Отвернувшись от шустрика, я взглянул на бандита — тот, кряхтя и пошатываясь, поднимался на ноги, а взгляд его прояснился, наледь исчезла. Я счёл, что общение можно продолжить:
— Навестим вашу хазу. Много там народу?
— Никого нет, — ответил он после секундной паузы.
На этот раз я пробил снизу вверх, сжатым кулаком в подбородок. Клацнули зубы, уголовник опрокинулся навзничь и, кажется, на пару секунд потерял сознание. Едва он снова зашевелился, я предупредил:
— За враньё буду наказывать сразу, за попытку к бегству — тем более. Только теперь уже буду не бить, а жечь. Усёк?
Он пробормотал что-то не слишком членораздельное, но явно малоцензурное.
— Так сколько людей на хазе?
— Трое должны быть… Четверо, если с Фроськой считать…
— Что за Фроська?
— Шалава местная…
— Ладно, Пырей, — сказал я, припомнив его кликуху, произнесённую одним из подельников, — сейчас проверим. Шагай!
Мы покинули двор и двинулись прочь по улице — я периодически подгонял бандита тычками. Квартал был бедным, и фонари имелись только на перекрёстках, но в прореху между тучами светила луна. Можно было идти, не спотыкаясь на каждой кочке.
Я рассчитывал, что Кречет, где бы он ни был, ощутил выплеск чар во флигеле. Теперь он знает, что добычу извлекли из капкана, и поторопится на пресловутую хазу, а я дождусь его там.

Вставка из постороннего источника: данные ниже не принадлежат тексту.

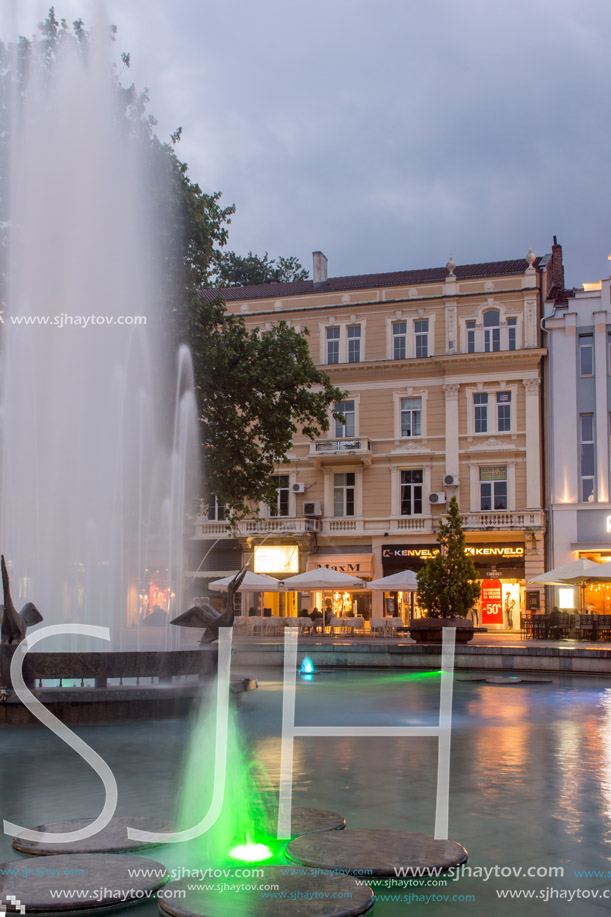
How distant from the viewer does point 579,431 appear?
38.2 meters

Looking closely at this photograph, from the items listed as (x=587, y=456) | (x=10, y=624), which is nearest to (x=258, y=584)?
(x=587, y=456)

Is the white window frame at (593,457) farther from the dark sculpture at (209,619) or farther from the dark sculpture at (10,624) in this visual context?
the dark sculpture at (10,624)

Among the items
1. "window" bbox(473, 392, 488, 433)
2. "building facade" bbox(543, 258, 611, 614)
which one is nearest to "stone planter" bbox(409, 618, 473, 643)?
"building facade" bbox(543, 258, 611, 614)

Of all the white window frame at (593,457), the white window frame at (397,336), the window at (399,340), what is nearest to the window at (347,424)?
the white window frame at (397,336)

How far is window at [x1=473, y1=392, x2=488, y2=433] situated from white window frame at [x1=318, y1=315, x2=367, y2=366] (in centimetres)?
552

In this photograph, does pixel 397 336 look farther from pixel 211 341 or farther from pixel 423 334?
pixel 211 341

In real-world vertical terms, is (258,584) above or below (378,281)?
below

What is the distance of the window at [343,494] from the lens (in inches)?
1626

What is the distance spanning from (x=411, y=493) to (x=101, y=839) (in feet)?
115

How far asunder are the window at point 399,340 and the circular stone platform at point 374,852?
119 ft

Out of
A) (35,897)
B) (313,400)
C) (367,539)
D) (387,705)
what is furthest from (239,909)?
(367,539)

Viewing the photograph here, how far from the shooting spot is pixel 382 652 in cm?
2064

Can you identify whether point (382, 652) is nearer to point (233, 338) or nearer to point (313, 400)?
point (313, 400)

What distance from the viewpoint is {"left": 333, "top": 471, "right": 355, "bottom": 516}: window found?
41312mm
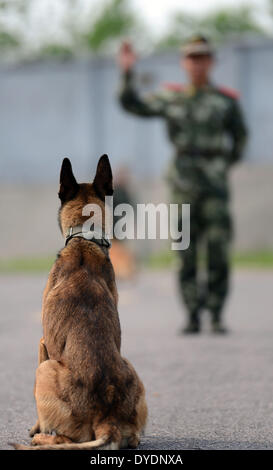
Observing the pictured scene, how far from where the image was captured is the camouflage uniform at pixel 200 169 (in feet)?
27.2

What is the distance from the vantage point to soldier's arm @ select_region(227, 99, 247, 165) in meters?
8.49

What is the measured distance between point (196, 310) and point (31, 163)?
1297cm

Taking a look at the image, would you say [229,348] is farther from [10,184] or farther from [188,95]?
[10,184]

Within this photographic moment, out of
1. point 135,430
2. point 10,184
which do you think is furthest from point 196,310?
point 10,184

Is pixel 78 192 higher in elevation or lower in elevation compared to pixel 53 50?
lower

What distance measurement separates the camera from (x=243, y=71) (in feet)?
62.6

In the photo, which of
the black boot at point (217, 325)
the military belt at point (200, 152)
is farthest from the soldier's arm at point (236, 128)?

Мы шли примерно двадцать минут — дом, где обретались шестёрки Кречета, стоял почти на границе с портом. Я, придержав Пырея, изучил обстановку. Защитные чары напрочь отсутствовали, чему я не особенно удивился. Ледяной колдун наведывался сюда, очевидно, лишь в редких случаях — и уж тем более не хранил тут на постоянной основе никаких серьёзных секретов. Здешние обитатели были пешками, предназначенными для черновой работы.

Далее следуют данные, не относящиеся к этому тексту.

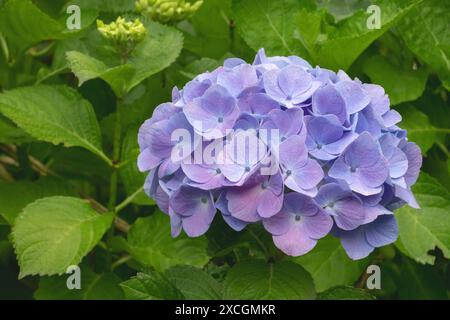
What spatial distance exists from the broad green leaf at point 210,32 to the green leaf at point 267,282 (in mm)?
645

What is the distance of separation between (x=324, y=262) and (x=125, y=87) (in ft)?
1.48

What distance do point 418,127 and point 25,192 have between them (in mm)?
720

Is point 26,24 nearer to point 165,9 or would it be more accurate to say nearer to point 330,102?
point 165,9

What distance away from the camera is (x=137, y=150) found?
4.65ft

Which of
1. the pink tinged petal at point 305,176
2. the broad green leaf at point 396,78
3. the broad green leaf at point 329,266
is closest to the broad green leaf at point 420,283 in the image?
the broad green leaf at point 329,266

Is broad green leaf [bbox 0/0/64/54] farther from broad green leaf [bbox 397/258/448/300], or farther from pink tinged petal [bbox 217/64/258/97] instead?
broad green leaf [bbox 397/258/448/300]

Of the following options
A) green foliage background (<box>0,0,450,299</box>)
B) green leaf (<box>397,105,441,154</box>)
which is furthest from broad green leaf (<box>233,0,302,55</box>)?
green leaf (<box>397,105,441,154</box>)

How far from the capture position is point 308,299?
1158 mm

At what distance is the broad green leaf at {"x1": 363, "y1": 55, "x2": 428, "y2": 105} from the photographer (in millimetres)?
1520

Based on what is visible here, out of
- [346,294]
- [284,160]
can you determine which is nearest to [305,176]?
[284,160]

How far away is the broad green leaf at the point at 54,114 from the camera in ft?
4.66

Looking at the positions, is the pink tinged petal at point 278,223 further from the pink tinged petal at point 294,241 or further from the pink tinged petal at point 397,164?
the pink tinged petal at point 397,164

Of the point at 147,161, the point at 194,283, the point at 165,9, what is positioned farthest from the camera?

Из-за плотных занавесок на окнах сочился керосиновый свет. Здоровенный лохматый пёс во дворе решительно звякнул цепью и хотел на меня залаять, но заткнулся, почуяв эхо заговорённого пламени.

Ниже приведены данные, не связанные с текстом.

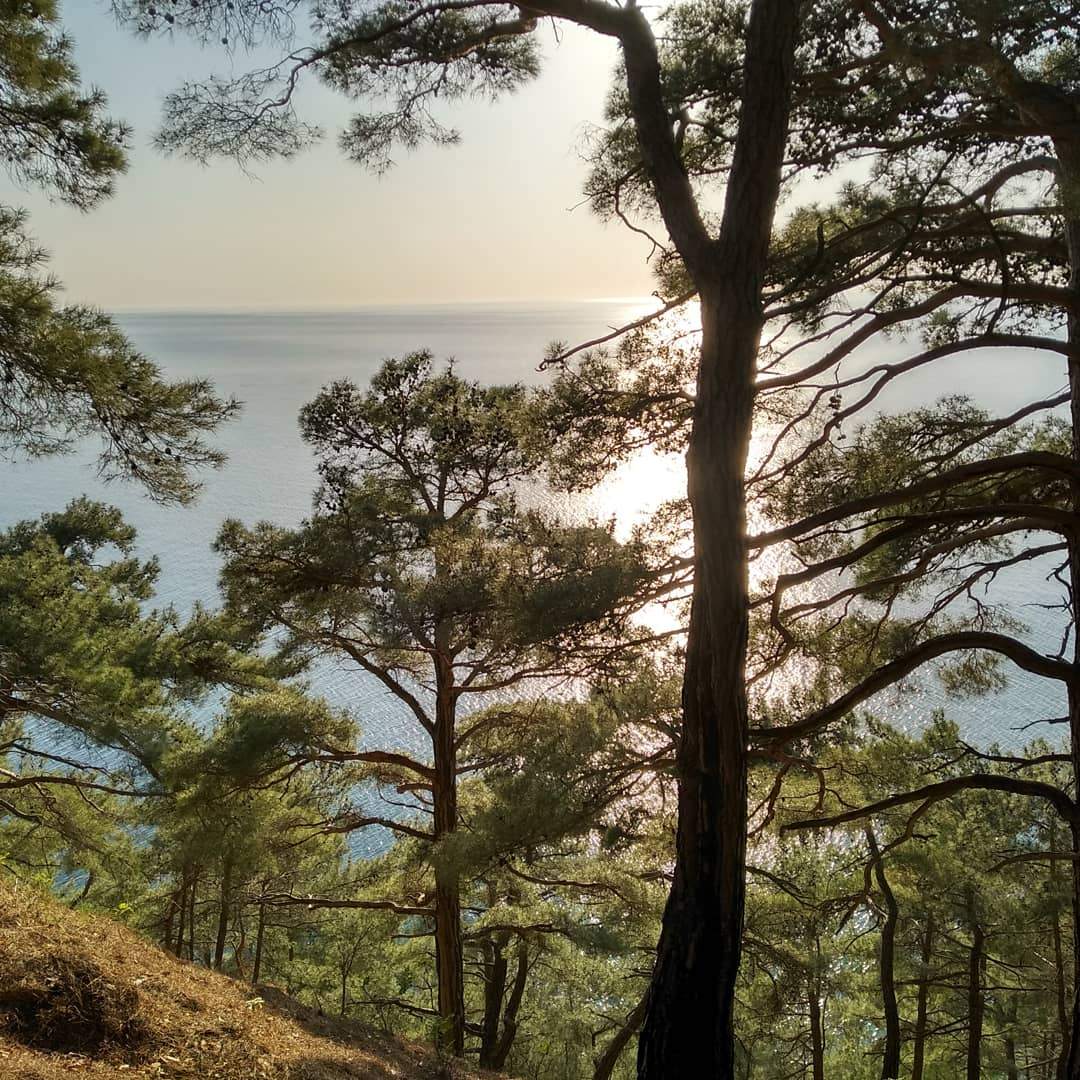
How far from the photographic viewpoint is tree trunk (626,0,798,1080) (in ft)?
11.2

Мой провожатый постучал в дверь. Та приоткрылась спустя какое-то время — цепочку, правда, с неё не сняли. Мелькнул огонёк свечи, обозначилась небритая рожа, и сипловатый голос спросил:
— Пырей? Это чё за хрен с тобой?
— Свои. Открывай.
— А остальные где?
— Подтянутся, — пообещал Пырей.
Фальшь в его голосе насторожила бы даже полного идиота. Человек за порогом, прикинув что-то в уме, сказал:
— Ага… Ну, ты это, погодь, я щас.
Небритая ряха пропала из поля зрения, за дверью зашушукались, а потом во дворе вдруг стало неестественно тихо — невидимый полог разом отсёк все звуки с улицы и из порта. У бандитов нашлись-таки колдовские козыри — судя по быстродействию и зоне покрытия, сработал качественный одноразовый амулет.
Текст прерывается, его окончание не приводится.